Run time - using apply functions
I have two apply functions excecuting the average and standard deviation across the first two dimensions on a large three dimentional array (437216,8,3). It takes 16 minutes to complete on Rx32. It's the first of many large arrays in a database we are 开发者_开发百科applying this script on a regular basis. Any thoughts on how to speed up runtime?
That seems very slow. On my machine
set.seed(10)
x = array(rnorm(437216*8*3), dim = c(437216,8,3))

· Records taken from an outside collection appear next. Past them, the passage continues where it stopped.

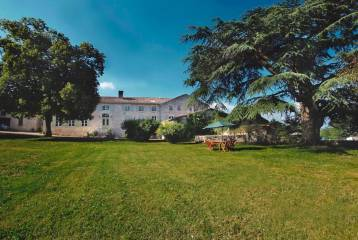 17th Century château set in 100 acres - ideal business -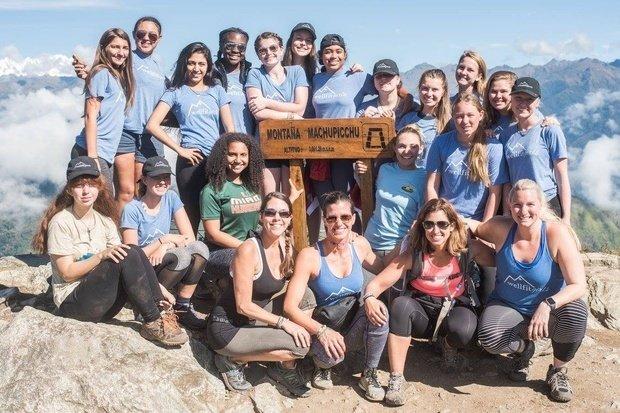 wellfit girls Machu Picchu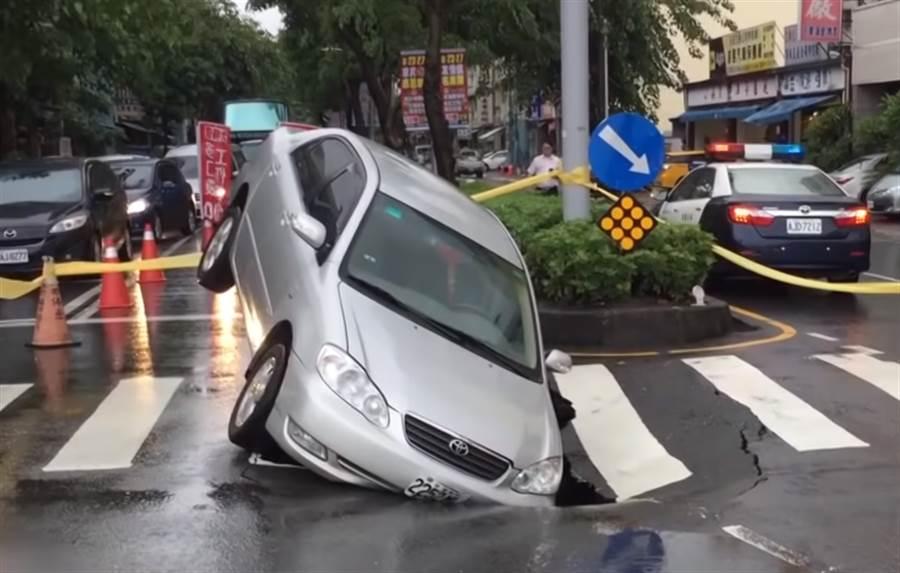 去年高雄因為一場大雨造成5千個坑洞,韓國瑜上任後立刻展開路平方案,並親自視察道路施工。(圖/中天新聞)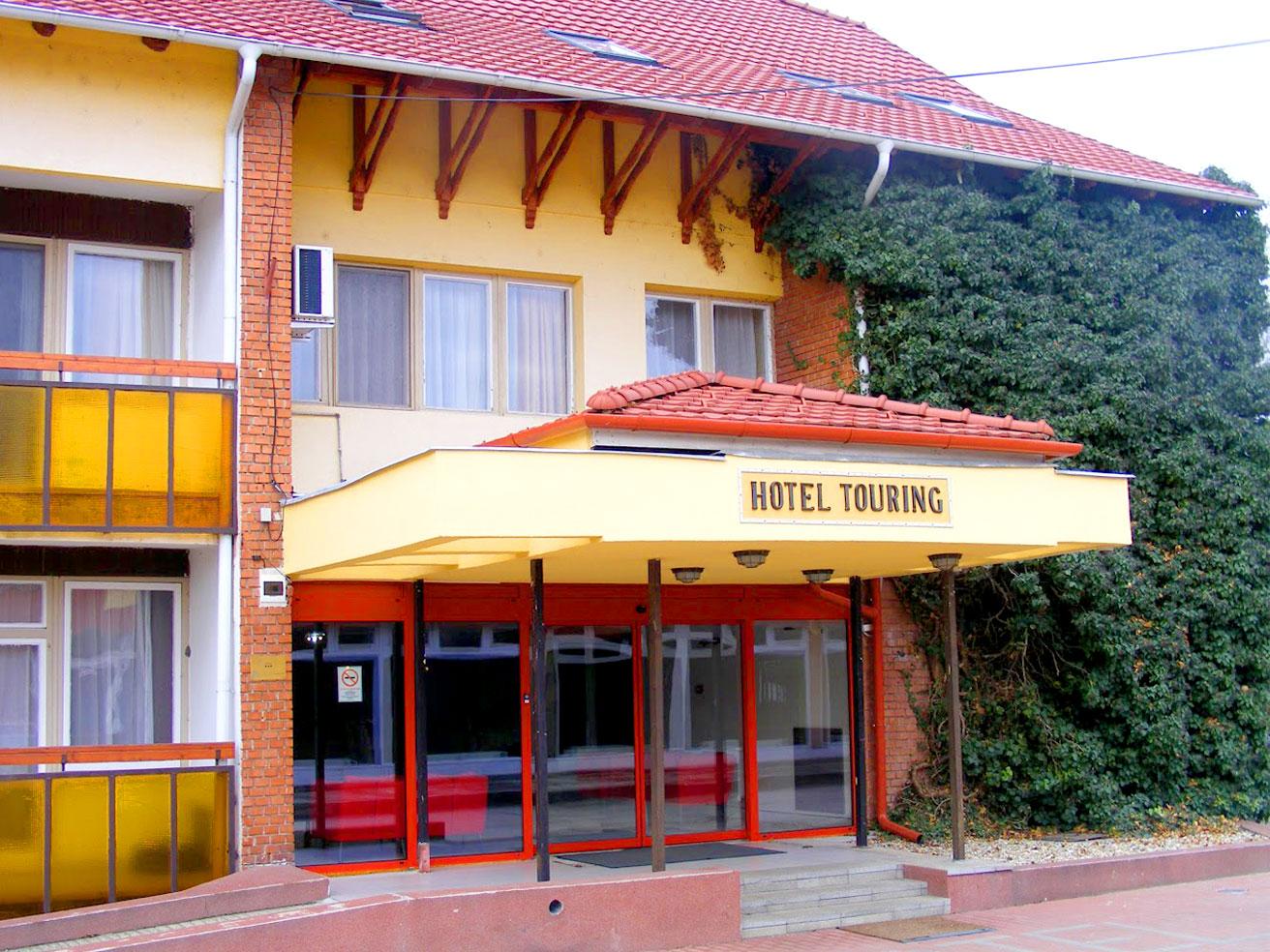 CSERKESZŐLŐ TOURING HOTEL ÉS KEMPING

system.time(apply(x, 1, mean))
takes
user system elapsed
23.903 0.263 24.522
FWIW,
system.time(apply(x, 2, mean))
user system elapsed
0.546 0.274 0.841
system.time(apply(x, 3, mean))
user system elapsed
0.516 0.267 0.790
What is your sessionInfo()?
sessionInfo()
R version 2.11.1 (2010-05-31)
i386-apple-darwin9.8.0
locale:
[1] en_US.UTF-8/en_US.UTF-8/C/C/en_US.UTF-8/en_US.UTF-8
attached base packages:
[1] stats graphics grDevices datasets utils methods base
other attached packages:
[1] cimis_0.1-3 RLastFM_0.1-4 RCurl_1.4-2 bitops_1.0-4.1 XML_3.1-0 lattice_0.18-8
loaded via a namespace (and not attached):
[1] grid_2.11.1 tools_2.11.1
My systemInfo() is as follows:
sessionInfo() R version 2.11.0 (2010-04-22) x86_64-pc-mingw32
locale: [1] LC_COLLATE=English_United States.1252 [2] LC_CTYPE=English_United States.1252 [3] LC_MONETARY=English_United States.1252 [4] LC_NUMERIC=C [5] LC_TIME=English_United States.1252
attached base packages: [1] stats graphics grDevices utils datasets methods base
other attached packages: [1] abind_1.1-0 RSQLite_0.9-1 DBI_0.2-5
The apply function is applied across both the first and second margin (1:2) and the system time is below, which I believe is what is causing it run so long. I ran it on a better computer/system (listed above) and cut the run time some (below), but it still seems like it's taking longer than it should:
> system.time(apply(x,1:2,mean))
user system elapsed
311.56 0.30 311.88
> system.time(apply(x,1:2,sd))
user system elapsed
505.92 0.21 506.81
I'll look into converting it to a data.frame and unlisting it as in the second suggestion. Thanks for all the help!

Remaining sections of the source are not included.